Le FTP était un programme artistique gouvernemental créé
par la Works Progress Administration (WPA), un organisme fédéral
chargé de faire vivre les compagnie théâtrales
en ces années difficiles de Grande Dépression. Houseman
fondera par la suite le fameux Mercury Theater avec Orson Welles.
Les cinéphiles le connaissent comme producteur (Lettre
d’une inconnue, Les Amants de la nuit,
Les Ensorcelés, Jules César
ou Les Contrebandiers de Moonfleet) et aussi comme
comédien à la télévision et dans quelques
films célèbres tels que Rollerball,
Les Trois jours du Condor ou Fog.
Dans les années 1930, le théâtre américain
connaît une grande activité liée surtout aux
débats d’idées qui illustrent cette période
trouble aux Etats-Unis et en Europe, ainsi qu’au militantisme
progressiste. Les afro-américains sont concernés au
premier chef et Houseman n’est pas par hasard responsable
de l’unité noire au sein du FTP ; il a pour ambition
de présenter des pièces classiques interprétées
par des artistes noirs. Sous la férule de John Houseman,
Orson Welles allait donc initier cette nouvelle politique, inspiré
justement par son épouse Virginia qui eut l’idée
de transposer l’intrigue de Macbeth dans le Haïti
du XIXème Siècle.
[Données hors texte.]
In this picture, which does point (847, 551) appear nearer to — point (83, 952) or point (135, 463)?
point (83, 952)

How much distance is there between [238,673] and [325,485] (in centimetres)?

C’est ainsi que le futur réalisateur
de Citizen Kane débuta sa formidable entreprise
de captation et d’interprétation de l’œuvre
shakespearienne qui aboutit dans l’univers du cinéma
à la mise en œuvre de trois films éblouissants
par leur singularité narrative, leur intensité émotionnelle
et leur maîtrise formelle : Macbeth (1948),
Othello (1952) et Falstaff (1966),
Le Roi Lear n’ayant, lui, jamais pu connaître
son passage sur grand écran à l’exemple d’autres
projets maudits du cinéaste.
Tout
ne pouvait en effet aller de soi dans le petit monde baroque d’Orson
Welles. En dehors de son premier film coup-de-poing de 1941, dont
la réussite artistique quasi insultante scella paradoxalement
le sort commercial de Welles à Hollywood, toutes ses autres
œuvres devaient connaître difficultés et errements
en tous genres, subir les interventions destructrices des producteurs,
souffrir de l’ambition phénoménale de son auteur
ou bien pâtir de l’ensemble de ces problèmes
à la fois. Le cas de Macbeth est pourtant
différent. Produit au sein de la Republic Pictures et co-produit
par Welles lui même, il s’agit d’une relative
petite production de 500 000 Dollars sur laquelle le réalisateur
a tout le contrôle. Après La Splendeur des
Amberson, It’s All True (inachevé)
et La Dame de Shanghai pour lesquels il dût
batailler en vain pour asseoir son autorité, Welles est libre
de ses mouvements bien que ce projet n'avait pas été
initié par lui. Du moins libre jusqu’à ce que
ses options de mise en scène finissent par embarrasser les
dirigeants du studio, s’attirer les foudres de la critique
et la stupéfaction de son premier public. Tourné rapidement
(en 23 jours) après de longues répétitions,
avec l’appui de la postsynchronisation (les comédiens
avaient enregistré leurs dialogues avant le tournage) et
dans un décor réduit à sa plus simple expression,
Macbeth n’a rien du projet risqué.
Sauf que… Sauf que Welles décide de faire parler tous
les acteurs avec un accent écossais bien appuyé, et
de travailler la bande-son dans le but de conférer à
cette dernière une présence outrancière et
une puissance d’évocation inédite. Aujourd’hui
ces décisions forcent le respect, et cette piste sonore combinée
aux images expressionnistes noyées dans la brume donne au
film son originalité et son pouvoir de fascination. Il en
allait tout autrement en 1948 lors de la sortie du film. Suite aux
attaques subies par ce premier montage de 107 minutes, il fut décidé
de redoubler dans la douleur la quasi totalité des dialogues,
de diminuer la surcharge sonore, d’ajouter un prologue explicatif
et de couper et déplacer des scènes. En 1950 sort
un second montage de Macbeth totalisant 85 minutes.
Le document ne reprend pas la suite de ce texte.